To prove the given equation (a + b) = 2cos(x - y)(cos(x + y) + isin(x + y)), we will start by expanding both a and b.
Given:
a = 2cosx + isinx
b = 2cosy + isiny
Adding a and b:
a + b = (2cosx + isinx) + (2cosy + isiny)
Next, we will distribute the addition across the terms:
a + b = 2cosx + 2cosy + isinx + isiny
Now, let's regroup the real and imaginary terms separately:
a + b = 2cosx + 2cosy + i(sinx + siny)
To simplify this expression further, we will transform the cosine and sine terms using trigonometric identities. Using the cosine sum and difference formulas, we have:
a + b = 2cosx + 2cosy + i(sin(x)cos(y) + cos(x)sin(y))

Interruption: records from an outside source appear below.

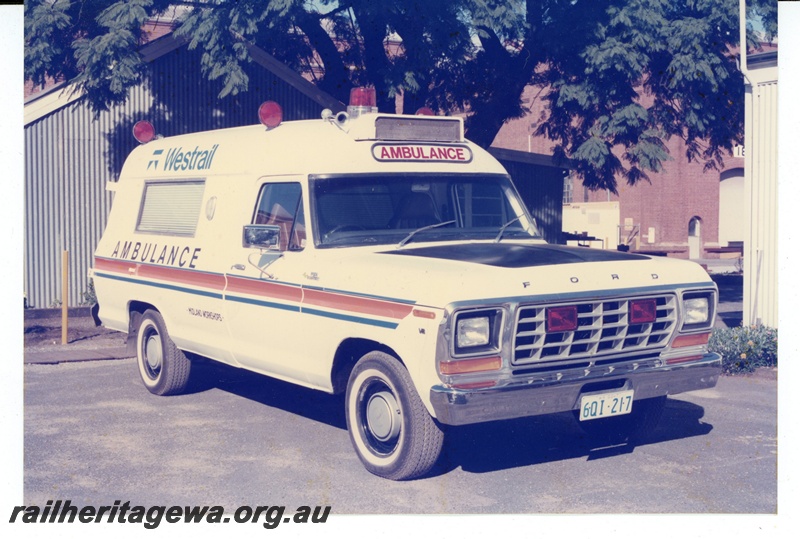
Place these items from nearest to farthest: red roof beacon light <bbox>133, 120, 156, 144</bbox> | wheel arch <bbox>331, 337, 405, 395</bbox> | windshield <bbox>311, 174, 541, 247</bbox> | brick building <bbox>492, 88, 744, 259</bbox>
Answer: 1. wheel arch <bbox>331, 337, 405, 395</bbox>
2. windshield <bbox>311, 174, 541, 247</bbox>
3. red roof beacon light <bbox>133, 120, 156, 144</bbox>
4. brick building <bbox>492, 88, 744, 259</bbox>

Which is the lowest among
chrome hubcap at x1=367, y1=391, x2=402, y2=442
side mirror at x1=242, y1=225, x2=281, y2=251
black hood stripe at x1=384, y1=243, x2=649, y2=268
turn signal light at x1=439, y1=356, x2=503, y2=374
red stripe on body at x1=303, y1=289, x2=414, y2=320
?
chrome hubcap at x1=367, y1=391, x2=402, y2=442

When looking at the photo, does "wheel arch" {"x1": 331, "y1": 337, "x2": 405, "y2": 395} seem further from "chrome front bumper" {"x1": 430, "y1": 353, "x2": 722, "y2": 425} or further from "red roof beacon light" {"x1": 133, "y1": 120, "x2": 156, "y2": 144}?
"red roof beacon light" {"x1": 133, "y1": 120, "x2": 156, "y2": 144}

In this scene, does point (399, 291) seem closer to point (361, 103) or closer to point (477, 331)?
point (477, 331)

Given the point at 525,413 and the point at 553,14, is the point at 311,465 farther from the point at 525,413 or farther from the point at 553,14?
the point at 553,14

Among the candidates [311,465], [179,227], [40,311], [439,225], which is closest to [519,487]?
[311,465]

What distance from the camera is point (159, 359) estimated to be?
9.98m

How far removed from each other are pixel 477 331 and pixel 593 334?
2.93ft

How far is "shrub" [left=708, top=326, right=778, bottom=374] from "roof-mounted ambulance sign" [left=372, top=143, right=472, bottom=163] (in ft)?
13.4

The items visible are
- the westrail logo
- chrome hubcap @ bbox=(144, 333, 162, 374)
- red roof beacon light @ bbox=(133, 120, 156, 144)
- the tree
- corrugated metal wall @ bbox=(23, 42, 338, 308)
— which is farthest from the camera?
corrugated metal wall @ bbox=(23, 42, 338, 308)

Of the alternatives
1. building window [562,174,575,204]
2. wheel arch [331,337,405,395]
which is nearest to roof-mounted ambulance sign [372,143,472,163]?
wheel arch [331,337,405,395]

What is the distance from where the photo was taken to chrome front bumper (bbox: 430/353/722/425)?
20.5ft

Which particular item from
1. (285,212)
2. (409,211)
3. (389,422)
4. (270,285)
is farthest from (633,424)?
(285,212)

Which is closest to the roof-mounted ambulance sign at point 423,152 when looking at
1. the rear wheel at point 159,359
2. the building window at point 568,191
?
the rear wheel at point 159,359

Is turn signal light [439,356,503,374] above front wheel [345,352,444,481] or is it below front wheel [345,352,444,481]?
above
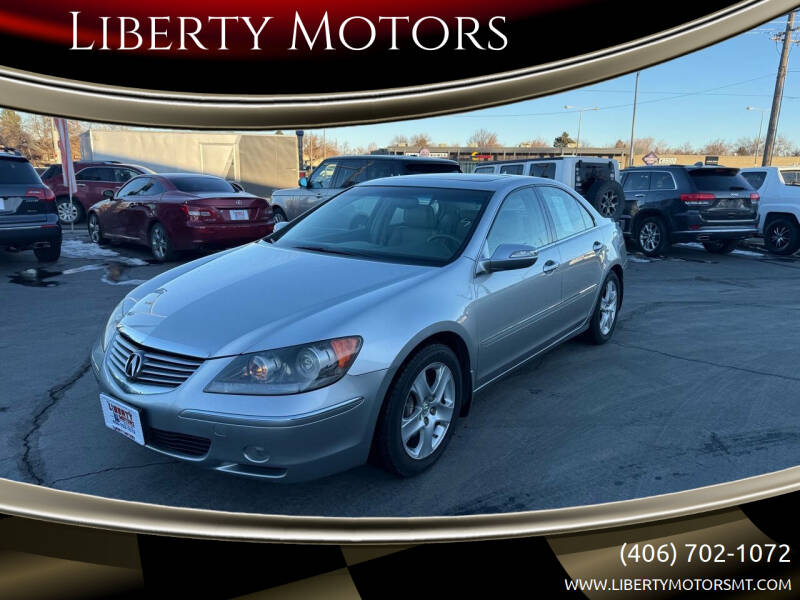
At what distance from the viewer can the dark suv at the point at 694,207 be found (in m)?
10.8

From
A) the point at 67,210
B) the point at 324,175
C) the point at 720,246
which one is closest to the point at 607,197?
the point at 720,246

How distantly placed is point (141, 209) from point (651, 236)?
935 cm

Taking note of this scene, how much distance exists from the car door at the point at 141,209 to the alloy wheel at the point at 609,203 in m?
7.61

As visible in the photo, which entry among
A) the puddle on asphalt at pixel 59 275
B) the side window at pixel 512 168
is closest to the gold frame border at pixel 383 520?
the puddle on asphalt at pixel 59 275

Now, let's express the sine and cosine terms in terms of their sum and difference:
a + b = 2cosx + 2cosy + i(sin(x + y) + sin(x - y))
Next, we can distribute the 2 across both cosine terms:
a + b = 2(cosx + cosy) + i(sin(x + y) + sin(x - y))
Now, we will use the double angle identity for cosine, which states that cos(2θ) = 2cos^2(θ) - 1:
a + b = 2(2cos(x - y)cos(x + y)/2) + i(sin(x + y) + sin(x - y))
Simplifying this expression:
a + b = 2cos(x - y)cos(x + y) + i(sin(x + y) + sin(x - y))
Finally, we can re-arrange the terms to match the right-hand side of the given equation:
a + b = 2cos(x - y)(cos(x + y) + isin(x + y))
Thus, we have proven that a + b = 2cos(x - y)(cos(x + y) + isin(x + y)).